If you want to provide your employees with the one voluntary benefit that can give them peace of mind should tragedy strike, critical illness coverage is the answer.

Demand has grown for critical illness insurance over the last year thanks to the pandemic and as a result of employees taking on more of the cost burden in their employer-sponsored health plans.

According to the Kaiser Family Foundation’s “20120 Employer Health Benefits Survey,” the average deductible for self-only plans of all types was $1,644 in 2020, up from $917 a decade earlier.  And many employees have deductibles upwards of $6,000 if they are in certain high-deductible health plans, which have become increasingly common.

As a result, many employers have begun enhancing their voluntary benefits offerings to include critical illness or cancer coverage to help offset the risk for employees and increase satisfaction and retention.

Interest grows

In part, employee interest in critical illness insurance stems from the chain of events that may have cut back their benefits and caused their deductibles to skyrocket. They are looking for peace of mind should they be stricken by a serious illness.

In addition, advances in medicine and technology that have prolonged life also make critical illness coverage more attractive. 

Finally, the COVID-19 pandemic put into sharp focus just how quickly someone can be sidelined by a sudden and serious illness.

Consider that out-of-pocket costs for treating a critical illness can start at around $15,000 and climb from there, and that lost income can be as much as $60,600, according to a 2020 MetLife study.

In other words, battling a critical illness could be just the tip of the iceberg.
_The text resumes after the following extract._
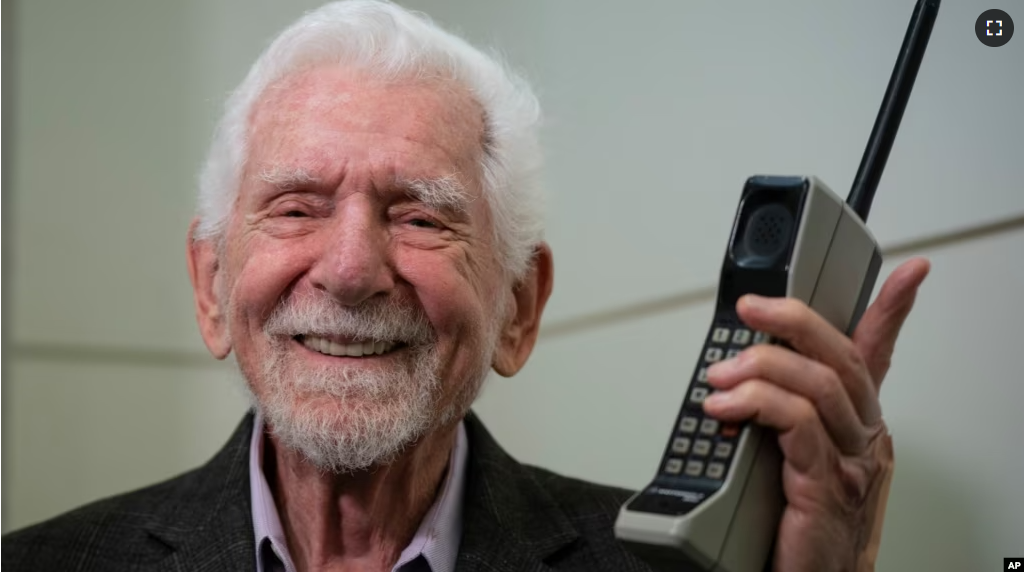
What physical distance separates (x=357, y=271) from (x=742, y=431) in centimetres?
38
If someone’s lucky enough to survive a critical illness, they may still suffer major financial damage due to high medical bills and restricted income. 

To stave off debt, some people dip into, or deplete, their retirement savings and end up paying extra due to resulting taxes, fees and reduced health insurance subsidies. 

However, other adults don’t even have enough, or near enough, of a nest egg saved to cover all the costs.

Enter critical illness coverage

Critical illness coverage provides a lump-sum payment that a policyholder can use for any expense if they’ve been diagnosed with a serious illness. 

Mostly, this insurance only pays out for one occurrence of a listed condition. And once that payment is made, the policy is terminated.

But insurers have started offering policies that cover a wider variety of conditions and allow beneficiaries to receive multiple payouts if they suffer from a reoccurrence or another condition entirely.

As a result, more employers are offering voluntary critical illness coverage. According to Mercer’s “2020 National Survey of Employer-Sponsored Health Plans,” more organizations are offering this insurance in a direct response to the COVID-19 pandemic.

And Willis Towers Watson’s “2021 Emerging Trends in Health Care Survey” found that 57% of employers polled were offering critical illness coverage to their staff in 2021, and that 75% were planning to offer it by 2022 or beyond. That’s an increase of nearly one-third.